After winning at the London youth film festival, the film was then entered into the Ontario Youth Film Festival, where it won the top prize in the same category during a virtual screening and awards ceremony on Nov. 13.
“It was very fulfilling for me, personally, because it was something we’d been gearing this film towards for a long time,” Wahlquist said. “I had decent prospects for the Forest City festival, even though I was really nervous the day of, but I had no idea how we were going to perform at the Ontario Youth Film Festival since last year, there was a very strong film that won. And there were some very strong films this year as well, so I wasn’t sure how we were going to perform, but we ended up sweeping the top narrative category, which is very exciting.”
“I am surprised and very happy, but I’m mostly very proud of our team because they put so much into it and we really could not have done any of it without all of our friends who put so much time and patience into us and this project,” Auster added.
While the provincial screening and awards ceremony was entirely virtual, Wahlquist said he enjoyed having the opportunity to watch his and Auster’s film the way it should be watched, on the big screen at the Forest City Youth Film Festival.
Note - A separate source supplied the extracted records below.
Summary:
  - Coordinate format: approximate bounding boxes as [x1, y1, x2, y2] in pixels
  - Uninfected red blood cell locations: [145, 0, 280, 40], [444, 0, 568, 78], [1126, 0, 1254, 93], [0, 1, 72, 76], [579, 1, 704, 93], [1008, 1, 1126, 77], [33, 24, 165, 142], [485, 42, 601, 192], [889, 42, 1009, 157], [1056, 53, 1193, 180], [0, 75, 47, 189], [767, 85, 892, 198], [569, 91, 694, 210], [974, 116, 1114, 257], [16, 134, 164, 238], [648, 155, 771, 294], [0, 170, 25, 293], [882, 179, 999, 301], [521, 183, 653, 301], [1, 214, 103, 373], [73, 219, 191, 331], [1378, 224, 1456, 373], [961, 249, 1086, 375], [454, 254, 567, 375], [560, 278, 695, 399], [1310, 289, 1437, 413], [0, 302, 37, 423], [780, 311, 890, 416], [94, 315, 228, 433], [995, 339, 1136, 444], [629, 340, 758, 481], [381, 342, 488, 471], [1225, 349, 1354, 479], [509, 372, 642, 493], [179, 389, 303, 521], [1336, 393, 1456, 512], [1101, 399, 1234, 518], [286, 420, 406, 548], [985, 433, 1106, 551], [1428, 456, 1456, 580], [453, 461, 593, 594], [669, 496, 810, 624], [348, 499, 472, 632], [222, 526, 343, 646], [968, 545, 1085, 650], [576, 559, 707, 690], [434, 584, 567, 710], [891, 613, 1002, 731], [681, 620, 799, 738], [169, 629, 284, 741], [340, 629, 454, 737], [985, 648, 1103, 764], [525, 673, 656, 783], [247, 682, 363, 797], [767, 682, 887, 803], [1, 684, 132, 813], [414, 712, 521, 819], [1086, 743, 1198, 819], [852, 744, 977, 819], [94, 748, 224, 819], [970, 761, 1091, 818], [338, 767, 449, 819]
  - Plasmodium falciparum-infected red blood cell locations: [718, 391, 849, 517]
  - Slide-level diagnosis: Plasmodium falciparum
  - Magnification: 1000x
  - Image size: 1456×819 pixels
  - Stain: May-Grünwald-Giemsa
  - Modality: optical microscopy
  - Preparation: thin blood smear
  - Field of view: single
Not only was it a thrill to watch their work with the best high-school filmmakers in the area, but Wahlquist said it was particularly gratifying to hear it in high-fidelity surround sound and watch it in high dynamic range (HDR).
“We had these cameras that could shoot it in HDR, so we did it in HDR, and then I did a lot with the (sound) mixing as well,” he said. “This was my first time mixing a film on industry standard software and I asked my friend, who’s an audio engineer, to kind of help me out with how I should mix this as professionally as I can. So, to finally be able to actually hear my mix in a space that can support the high fidelity that it is was really exciting for me. There’s so much low rumble in the film; that really enhanced it in my opinion. This was how it was supposed to be watched.”
Both Auster and Wahlquist said they also had the opportunity to learn from the work of their fellow filmmakers, both from the immediate region and from across the province. Specifically, the pair noted the differences between filming a project featuring a large ensemble cast like theirs’ and projects featuring smaller casts.
“The main difference between our piece and the others in the competition is that we were very privileged to have a pre-existing team of so many people,” Auster said. “We were in a very different style of production because we knew we had a much bigger crew to work with, so I think that’s ultimately what was able to set us apart – because, you know, the power of friendship.
“What I thought was very cool about (the films from the Ontario Youth Film Festival) was a lot of them shot on location; one of them shot at Times Square. Often, when I’m starting to work on a project, I think about and I talk with Peer about what we can feasibly do as we are often working within constraints. Our piece is set in one house because we knew that was what we had, but it’s interesting to think about how much further we could go.”
Both Auster and Wahlquist have taken their film festival wins as encouragement to begin work on a new film they hope to shoot with their friends when they come back to Stratford for the summer next year.